GlobalFoundries to Acquire MIPS

It seemed like a good idea in 01981; the purported expansion of MIPS was "Microprocessor without Interlocked Pipeline Stages", although of course it's a pun on "millions of instructions per second". By just omitting the interlock logic necessary to detect branch hazards and putting the responsibility on the compiler, you get a chip that can run faster with less transistors. IBM's 45000-transistor 32-bit RISC "ROMP" was fabbed for use in IBM products that year, which gives you an idea of how precious silicon area was at the time.

Stanford MIPS was extremely influential, which was undoubtedly a major factor in many RISC architectures copying the delay-slot feature, including SPARC, the PA-RISC, and the i860. But the delay slot really only simplifies a particular narrow range of microarchitectures, those with almost exactly the same pipeline structure as the original. If you want to lengthen the pipeline, either you have to add the interlocks back in, or you have to add extra delay slots, breaking binary compatibility. So delay slots fell out of favor fairly quickly in the 80s. Maybe they were never a good tradeoff.

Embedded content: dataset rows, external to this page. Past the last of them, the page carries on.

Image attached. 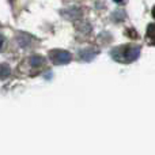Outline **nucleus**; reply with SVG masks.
<instances>
[{"mask_svg":"<svg viewBox=\"0 0 155 155\" xmlns=\"http://www.w3.org/2000/svg\"><path fill=\"white\" fill-rule=\"evenodd\" d=\"M3 45H4V37H3V35H0V51H2Z\"/></svg>","mask_w":155,"mask_h":155,"instance_id":"7","label":"nucleus"},{"mask_svg":"<svg viewBox=\"0 0 155 155\" xmlns=\"http://www.w3.org/2000/svg\"><path fill=\"white\" fill-rule=\"evenodd\" d=\"M11 68L8 64H0V79H5L7 76H10Z\"/></svg>","mask_w":155,"mask_h":155,"instance_id":"4","label":"nucleus"},{"mask_svg":"<svg viewBox=\"0 0 155 155\" xmlns=\"http://www.w3.org/2000/svg\"><path fill=\"white\" fill-rule=\"evenodd\" d=\"M95 56H97V51H95V49H93V48L84 49V51H80V53H79L80 60H83V61H91V60H93Z\"/></svg>","mask_w":155,"mask_h":155,"instance_id":"3","label":"nucleus"},{"mask_svg":"<svg viewBox=\"0 0 155 155\" xmlns=\"http://www.w3.org/2000/svg\"><path fill=\"white\" fill-rule=\"evenodd\" d=\"M16 41H18V44L21 46H27L30 44V40H29V37H27V35H19Z\"/></svg>","mask_w":155,"mask_h":155,"instance_id":"6","label":"nucleus"},{"mask_svg":"<svg viewBox=\"0 0 155 155\" xmlns=\"http://www.w3.org/2000/svg\"><path fill=\"white\" fill-rule=\"evenodd\" d=\"M114 2H118V3H120V2H121V0H114Z\"/></svg>","mask_w":155,"mask_h":155,"instance_id":"8","label":"nucleus"},{"mask_svg":"<svg viewBox=\"0 0 155 155\" xmlns=\"http://www.w3.org/2000/svg\"><path fill=\"white\" fill-rule=\"evenodd\" d=\"M139 54H140V46L132 45V44L118 46V48L113 49L112 52V57L120 63H132L139 57Z\"/></svg>","mask_w":155,"mask_h":155,"instance_id":"1","label":"nucleus"},{"mask_svg":"<svg viewBox=\"0 0 155 155\" xmlns=\"http://www.w3.org/2000/svg\"><path fill=\"white\" fill-rule=\"evenodd\" d=\"M154 16H155V8H154Z\"/></svg>","mask_w":155,"mask_h":155,"instance_id":"9","label":"nucleus"},{"mask_svg":"<svg viewBox=\"0 0 155 155\" xmlns=\"http://www.w3.org/2000/svg\"><path fill=\"white\" fill-rule=\"evenodd\" d=\"M49 59L53 64L56 65H61V64H68L72 59L70 52L63 51V49H53L49 52Z\"/></svg>","mask_w":155,"mask_h":155,"instance_id":"2","label":"nucleus"},{"mask_svg":"<svg viewBox=\"0 0 155 155\" xmlns=\"http://www.w3.org/2000/svg\"><path fill=\"white\" fill-rule=\"evenodd\" d=\"M29 61H30V65L34 68H37V67H40V65L44 64V59L41 56H31Z\"/></svg>","mask_w":155,"mask_h":155,"instance_id":"5","label":"nucleus"}]
</instances>
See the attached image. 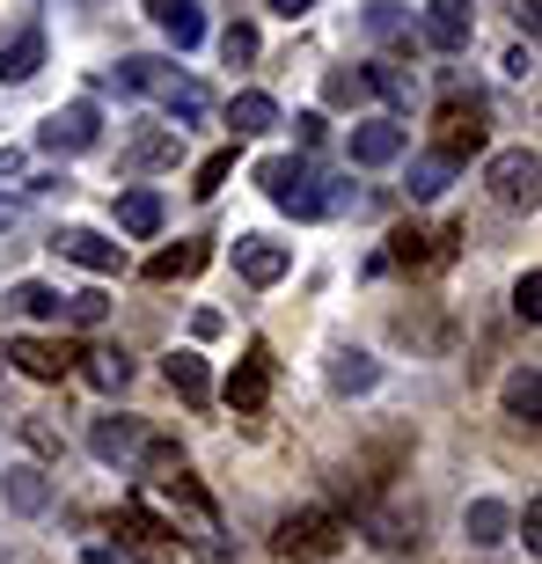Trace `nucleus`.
<instances>
[{
    "mask_svg": "<svg viewBox=\"0 0 542 564\" xmlns=\"http://www.w3.org/2000/svg\"><path fill=\"white\" fill-rule=\"evenodd\" d=\"M104 308H110L104 293H59V315H66V323H82V330H88V323H104Z\"/></svg>",
    "mask_w": 542,
    "mask_h": 564,
    "instance_id": "obj_33",
    "label": "nucleus"
},
{
    "mask_svg": "<svg viewBox=\"0 0 542 564\" xmlns=\"http://www.w3.org/2000/svg\"><path fill=\"white\" fill-rule=\"evenodd\" d=\"M271 375H279V359H271V345H250V352L235 359V375H228V411L257 419V411L271 403Z\"/></svg>",
    "mask_w": 542,
    "mask_h": 564,
    "instance_id": "obj_6",
    "label": "nucleus"
},
{
    "mask_svg": "<svg viewBox=\"0 0 542 564\" xmlns=\"http://www.w3.org/2000/svg\"><path fill=\"white\" fill-rule=\"evenodd\" d=\"M513 315H521V323H542V272H528L521 286H513Z\"/></svg>",
    "mask_w": 542,
    "mask_h": 564,
    "instance_id": "obj_35",
    "label": "nucleus"
},
{
    "mask_svg": "<svg viewBox=\"0 0 542 564\" xmlns=\"http://www.w3.org/2000/svg\"><path fill=\"white\" fill-rule=\"evenodd\" d=\"M462 535H469L477 550L506 543V535H513V506H506V499H477L469 513H462Z\"/></svg>",
    "mask_w": 542,
    "mask_h": 564,
    "instance_id": "obj_16",
    "label": "nucleus"
},
{
    "mask_svg": "<svg viewBox=\"0 0 542 564\" xmlns=\"http://www.w3.org/2000/svg\"><path fill=\"white\" fill-rule=\"evenodd\" d=\"M22 169H30V162H22V147H0V176H22Z\"/></svg>",
    "mask_w": 542,
    "mask_h": 564,
    "instance_id": "obj_41",
    "label": "nucleus"
},
{
    "mask_svg": "<svg viewBox=\"0 0 542 564\" xmlns=\"http://www.w3.org/2000/svg\"><path fill=\"white\" fill-rule=\"evenodd\" d=\"M147 15H154L169 37H176V52H191V44L206 37V15H198V0H147Z\"/></svg>",
    "mask_w": 542,
    "mask_h": 564,
    "instance_id": "obj_17",
    "label": "nucleus"
},
{
    "mask_svg": "<svg viewBox=\"0 0 542 564\" xmlns=\"http://www.w3.org/2000/svg\"><path fill=\"white\" fill-rule=\"evenodd\" d=\"M118 88H126V96H147V104H162L169 118H176V126H184V118H206V82H191V74H176V66H162V59H126L118 66Z\"/></svg>",
    "mask_w": 542,
    "mask_h": 564,
    "instance_id": "obj_1",
    "label": "nucleus"
},
{
    "mask_svg": "<svg viewBox=\"0 0 542 564\" xmlns=\"http://www.w3.org/2000/svg\"><path fill=\"white\" fill-rule=\"evenodd\" d=\"M52 250L66 257V264H82V272H126V250L110 242V235H96V228H59L52 235Z\"/></svg>",
    "mask_w": 542,
    "mask_h": 564,
    "instance_id": "obj_8",
    "label": "nucleus"
},
{
    "mask_svg": "<svg viewBox=\"0 0 542 564\" xmlns=\"http://www.w3.org/2000/svg\"><path fill=\"white\" fill-rule=\"evenodd\" d=\"M15 308L22 315H59V293L37 286V279H22V286H15Z\"/></svg>",
    "mask_w": 542,
    "mask_h": 564,
    "instance_id": "obj_34",
    "label": "nucleus"
},
{
    "mask_svg": "<svg viewBox=\"0 0 542 564\" xmlns=\"http://www.w3.org/2000/svg\"><path fill=\"white\" fill-rule=\"evenodd\" d=\"M82 359H88V381H96V389H126V381H132L126 352H82Z\"/></svg>",
    "mask_w": 542,
    "mask_h": 564,
    "instance_id": "obj_29",
    "label": "nucleus"
},
{
    "mask_svg": "<svg viewBox=\"0 0 542 564\" xmlns=\"http://www.w3.org/2000/svg\"><path fill=\"white\" fill-rule=\"evenodd\" d=\"M184 154V132L169 126V132H147L140 147H126V169H162V162H176Z\"/></svg>",
    "mask_w": 542,
    "mask_h": 564,
    "instance_id": "obj_28",
    "label": "nucleus"
},
{
    "mask_svg": "<svg viewBox=\"0 0 542 564\" xmlns=\"http://www.w3.org/2000/svg\"><path fill=\"white\" fill-rule=\"evenodd\" d=\"M359 82L375 88V96H381L389 110H411V104H418V74H403V66H389V59H381V66H367Z\"/></svg>",
    "mask_w": 542,
    "mask_h": 564,
    "instance_id": "obj_22",
    "label": "nucleus"
},
{
    "mask_svg": "<svg viewBox=\"0 0 542 564\" xmlns=\"http://www.w3.org/2000/svg\"><path fill=\"white\" fill-rule=\"evenodd\" d=\"M337 550H345V521L330 506H301V513H286L271 528V557H286V564H330Z\"/></svg>",
    "mask_w": 542,
    "mask_h": 564,
    "instance_id": "obj_2",
    "label": "nucleus"
},
{
    "mask_svg": "<svg viewBox=\"0 0 542 564\" xmlns=\"http://www.w3.org/2000/svg\"><path fill=\"white\" fill-rule=\"evenodd\" d=\"M0 491H8L15 513H44V506H52V484H44V469H30V462H15V469L0 477Z\"/></svg>",
    "mask_w": 542,
    "mask_h": 564,
    "instance_id": "obj_19",
    "label": "nucleus"
},
{
    "mask_svg": "<svg viewBox=\"0 0 542 564\" xmlns=\"http://www.w3.org/2000/svg\"><path fill=\"white\" fill-rule=\"evenodd\" d=\"M359 88H367V82H359V74H330V104H353Z\"/></svg>",
    "mask_w": 542,
    "mask_h": 564,
    "instance_id": "obj_39",
    "label": "nucleus"
},
{
    "mask_svg": "<svg viewBox=\"0 0 542 564\" xmlns=\"http://www.w3.org/2000/svg\"><path fill=\"white\" fill-rule=\"evenodd\" d=\"M521 543L542 550V506H535V499H528V513H521Z\"/></svg>",
    "mask_w": 542,
    "mask_h": 564,
    "instance_id": "obj_37",
    "label": "nucleus"
},
{
    "mask_svg": "<svg viewBox=\"0 0 542 564\" xmlns=\"http://www.w3.org/2000/svg\"><path fill=\"white\" fill-rule=\"evenodd\" d=\"M462 235H425V228H397L389 235V264H403V272H440L447 257H455Z\"/></svg>",
    "mask_w": 542,
    "mask_h": 564,
    "instance_id": "obj_11",
    "label": "nucleus"
},
{
    "mask_svg": "<svg viewBox=\"0 0 542 564\" xmlns=\"http://www.w3.org/2000/svg\"><path fill=\"white\" fill-rule=\"evenodd\" d=\"M477 37V8L469 0H425V44L433 52H469Z\"/></svg>",
    "mask_w": 542,
    "mask_h": 564,
    "instance_id": "obj_10",
    "label": "nucleus"
},
{
    "mask_svg": "<svg viewBox=\"0 0 542 564\" xmlns=\"http://www.w3.org/2000/svg\"><path fill=\"white\" fill-rule=\"evenodd\" d=\"M220 59H228V66L257 59V30H250V22H228V30H220Z\"/></svg>",
    "mask_w": 542,
    "mask_h": 564,
    "instance_id": "obj_31",
    "label": "nucleus"
},
{
    "mask_svg": "<svg viewBox=\"0 0 542 564\" xmlns=\"http://www.w3.org/2000/svg\"><path fill=\"white\" fill-rule=\"evenodd\" d=\"M118 228H126L132 242L162 235V191H126V198H118Z\"/></svg>",
    "mask_w": 542,
    "mask_h": 564,
    "instance_id": "obj_18",
    "label": "nucleus"
},
{
    "mask_svg": "<svg viewBox=\"0 0 542 564\" xmlns=\"http://www.w3.org/2000/svg\"><path fill=\"white\" fill-rule=\"evenodd\" d=\"M506 74L528 82V74H535V44H513V52H506Z\"/></svg>",
    "mask_w": 542,
    "mask_h": 564,
    "instance_id": "obj_36",
    "label": "nucleus"
},
{
    "mask_svg": "<svg viewBox=\"0 0 542 564\" xmlns=\"http://www.w3.org/2000/svg\"><path fill=\"white\" fill-rule=\"evenodd\" d=\"M293 126H301V147H323V110H301Z\"/></svg>",
    "mask_w": 542,
    "mask_h": 564,
    "instance_id": "obj_38",
    "label": "nucleus"
},
{
    "mask_svg": "<svg viewBox=\"0 0 542 564\" xmlns=\"http://www.w3.org/2000/svg\"><path fill=\"white\" fill-rule=\"evenodd\" d=\"M535 176H542L535 147H499V154L484 162V184H491L499 206H535Z\"/></svg>",
    "mask_w": 542,
    "mask_h": 564,
    "instance_id": "obj_5",
    "label": "nucleus"
},
{
    "mask_svg": "<svg viewBox=\"0 0 542 564\" xmlns=\"http://www.w3.org/2000/svg\"><path fill=\"white\" fill-rule=\"evenodd\" d=\"M455 176H462V162H447V154L433 147V154H418V162H411V198H440Z\"/></svg>",
    "mask_w": 542,
    "mask_h": 564,
    "instance_id": "obj_25",
    "label": "nucleus"
},
{
    "mask_svg": "<svg viewBox=\"0 0 542 564\" xmlns=\"http://www.w3.org/2000/svg\"><path fill=\"white\" fill-rule=\"evenodd\" d=\"M8 359H15V375L30 381H66L74 375V345H52V337H8Z\"/></svg>",
    "mask_w": 542,
    "mask_h": 564,
    "instance_id": "obj_9",
    "label": "nucleus"
},
{
    "mask_svg": "<svg viewBox=\"0 0 542 564\" xmlns=\"http://www.w3.org/2000/svg\"><path fill=\"white\" fill-rule=\"evenodd\" d=\"M535 411H542V375L535 367H513V375H506V419L535 425Z\"/></svg>",
    "mask_w": 542,
    "mask_h": 564,
    "instance_id": "obj_24",
    "label": "nucleus"
},
{
    "mask_svg": "<svg viewBox=\"0 0 542 564\" xmlns=\"http://www.w3.org/2000/svg\"><path fill=\"white\" fill-rule=\"evenodd\" d=\"M375 381H381V367L367 352H337V367H330V389H337V397H367Z\"/></svg>",
    "mask_w": 542,
    "mask_h": 564,
    "instance_id": "obj_26",
    "label": "nucleus"
},
{
    "mask_svg": "<svg viewBox=\"0 0 542 564\" xmlns=\"http://www.w3.org/2000/svg\"><path fill=\"white\" fill-rule=\"evenodd\" d=\"M154 499L169 506V535H191V543H206L220 535V506H213V491L198 477H184V469H169V477H154Z\"/></svg>",
    "mask_w": 542,
    "mask_h": 564,
    "instance_id": "obj_3",
    "label": "nucleus"
},
{
    "mask_svg": "<svg viewBox=\"0 0 542 564\" xmlns=\"http://www.w3.org/2000/svg\"><path fill=\"white\" fill-rule=\"evenodd\" d=\"M228 126H235V140H264V132H279V104H271L264 88H242L228 104Z\"/></svg>",
    "mask_w": 542,
    "mask_h": 564,
    "instance_id": "obj_15",
    "label": "nucleus"
},
{
    "mask_svg": "<svg viewBox=\"0 0 542 564\" xmlns=\"http://www.w3.org/2000/svg\"><path fill=\"white\" fill-rule=\"evenodd\" d=\"M44 66V30H22L15 44H0V82H30Z\"/></svg>",
    "mask_w": 542,
    "mask_h": 564,
    "instance_id": "obj_23",
    "label": "nucleus"
},
{
    "mask_svg": "<svg viewBox=\"0 0 542 564\" xmlns=\"http://www.w3.org/2000/svg\"><path fill=\"white\" fill-rule=\"evenodd\" d=\"M140 469L147 477H169V469H184V447L176 440H140Z\"/></svg>",
    "mask_w": 542,
    "mask_h": 564,
    "instance_id": "obj_30",
    "label": "nucleus"
},
{
    "mask_svg": "<svg viewBox=\"0 0 542 564\" xmlns=\"http://www.w3.org/2000/svg\"><path fill=\"white\" fill-rule=\"evenodd\" d=\"M440 154H447V162L484 154V104L477 96H447V104H440Z\"/></svg>",
    "mask_w": 542,
    "mask_h": 564,
    "instance_id": "obj_7",
    "label": "nucleus"
},
{
    "mask_svg": "<svg viewBox=\"0 0 542 564\" xmlns=\"http://www.w3.org/2000/svg\"><path fill=\"white\" fill-rule=\"evenodd\" d=\"M228 176H235V147H220V154H206V162H198V184H191V191H198V198H213Z\"/></svg>",
    "mask_w": 542,
    "mask_h": 564,
    "instance_id": "obj_32",
    "label": "nucleus"
},
{
    "mask_svg": "<svg viewBox=\"0 0 542 564\" xmlns=\"http://www.w3.org/2000/svg\"><path fill=\"white\" fill-rule=\"evenodd\" d=\"M308 8H315V0H271V15H286V22H301Z\"/></svg>",
    "mask_w": 542,
    "mask_h": 564,
    "instance_id": "obj_40",
    "label": "nucleus"
},
{
    "mask_svg": "<svg viewBox=\"0 0 542 564\" xmlns=\"http://www.w3.org/2000/svg\"><path fill=\"white\" fill-rule=\"evenodd\" d=\"M308 176H315V169L301 162V154H271V162H257V184H264L271 198H286V191H293V184H308Z\"/></svg>",
    "mask_w": 542,
    "mask_h": 564,
    "instance_id": "obj_27",
    "label": "nucleus"
},
{
    "mask_svg": "<svg viewBox=\"0 0 542 564\" xmlns=\"http://www.w3.org/2000/svg\"><path fill=\"white\" fill-rule=\"evenodd\" d=\"M162 375H169V389H176L191 411H206V403H213V375H206V359H198V352H169Z\"/></svg>",
    "mask_w": 542,
    "mask_h": 564,
    "instance_id": "obj_14",
    "label": "nucleus"
},
{
    "mask_svg": "<svg viewBox=\"0 0 542 564\" xmlns=\"http://www.w3.org/2000/svg\"><path fill=\"white\" fill-rule=\"evenodd\" d=\"M96 140H104V110L88 104V96H74L66 110H52V118L37 126V147H44V154H88Z\"/></svg>",
    "mask_w": 542,
    "mask_h": 564,
    "instance_id": "obj_4",
    "label": "nucleus"
},
{
    "mask_svg": "<svg viewBox=\"0 0 542 564\" xmlns=\"http://www.w3.org/2000/svg\"><path fill=\"white\" fill-rule=\"evenodd\" d=\"M140 425H132V419H96V433H88V447H96V455H104V462H132V455H140Z\"/></svg>",
    "mask_w": 542,
    "mask_h": 564,
    "instance_id": "obj_21",
    "label": "nucleus"
},
{
    "mask_svg": "<svg viewBox=\"0 0 542 564\" xmlns=\"http://www.w3.org/2000/svg\"><path fill=\"white\" fill-rule=\"evenodd\" d=\"M235 272L250 279V286H279V279L293 272V250L271 242V235H242V242H235Z\"/></svg>",
    "mask_w": 542,
    "mask_h": 564,
    "instance_id": "obj_12",
    "label": "nucleus"
},
{
    "mask_svg": "<svg viewBox=\"0 0 542 564\" xmlns=\"http://www.w3.org/2000/svg\"><path fill=\"white\" fill-rule=\"evenodd\" d=\"M213 264V242H184V250H162L154 264H147V279L154 286H169V279H198Z\"/></svg>",
    "mask_w": 542,
    "mask_h": 564,
    "instance_id": "obj_20",
    "label": "nucleus"
},
{
    "mask_svg": "<svg viewBox=\"0 0 542 564\" xmlns=\"http://www.w3.org/2000/svg\"><path fill=\"white\" fill-rule=\"evenodd\" d=\"M403 147H411V132H403L397 118H381V126H353V162H359V169L403 162Z\"/></svg>",
    "mask_w": 542,
    "mask_h": 564,
    "instance_id": "obj_13",
    "label": "nucleus"
}]
</instances>
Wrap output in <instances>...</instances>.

One of the main things pushing people to RISC in the 80s was virtual memory, specifically, the necessity of being able to restart a faulted instruction after a page fault. (See Mashey's masterful explanation of why this doomed the VAX in https://yarchive.net/comp/vax.html.) RISC architectures generally didn't have multiple memory accesses or multiple writes per instruction (ARM being a notable exception), so all the information you needed to restart the failed instruction successfully was in the saved program counter.

But delay slots pose a problem here! Suppose the faulting instruction is the delay-slot instruction following a branch. The next instruction to execute after resuming that one could either be the instruction that was branched to, or the instruction at the address after the delay-slot instruction, depending on whether the branch was taken or not. That means you need to either take the fault before the branch, or the fault handler needs to save at least the branch-taken bit. I've never programmed a page-fault handler for MIPS, the SPARC, PA-RISC, or the i860, so I don't know how they handle this, but it seems like it implies extra implementation complexity of precisely the kind Hennessy was trying to weasel out of.

The WP page also mentions that MIPS had load delay slots, where the datum you loaded wasn't available in the very next instruction. I'm reminded that the Tera MTA actually had a variable number of load delay slots, specified in a field in the load instruction, to allow the compiler to allow as many instructions as it could for the memory reference to come back from RAM over the packet-switching network. (The CPU would then stall your thread if the load took longer than the allotted number of instructions, but the idea was that a compiler that prefetched enough stuff into your thread's huge register set could make such stalls very rare.)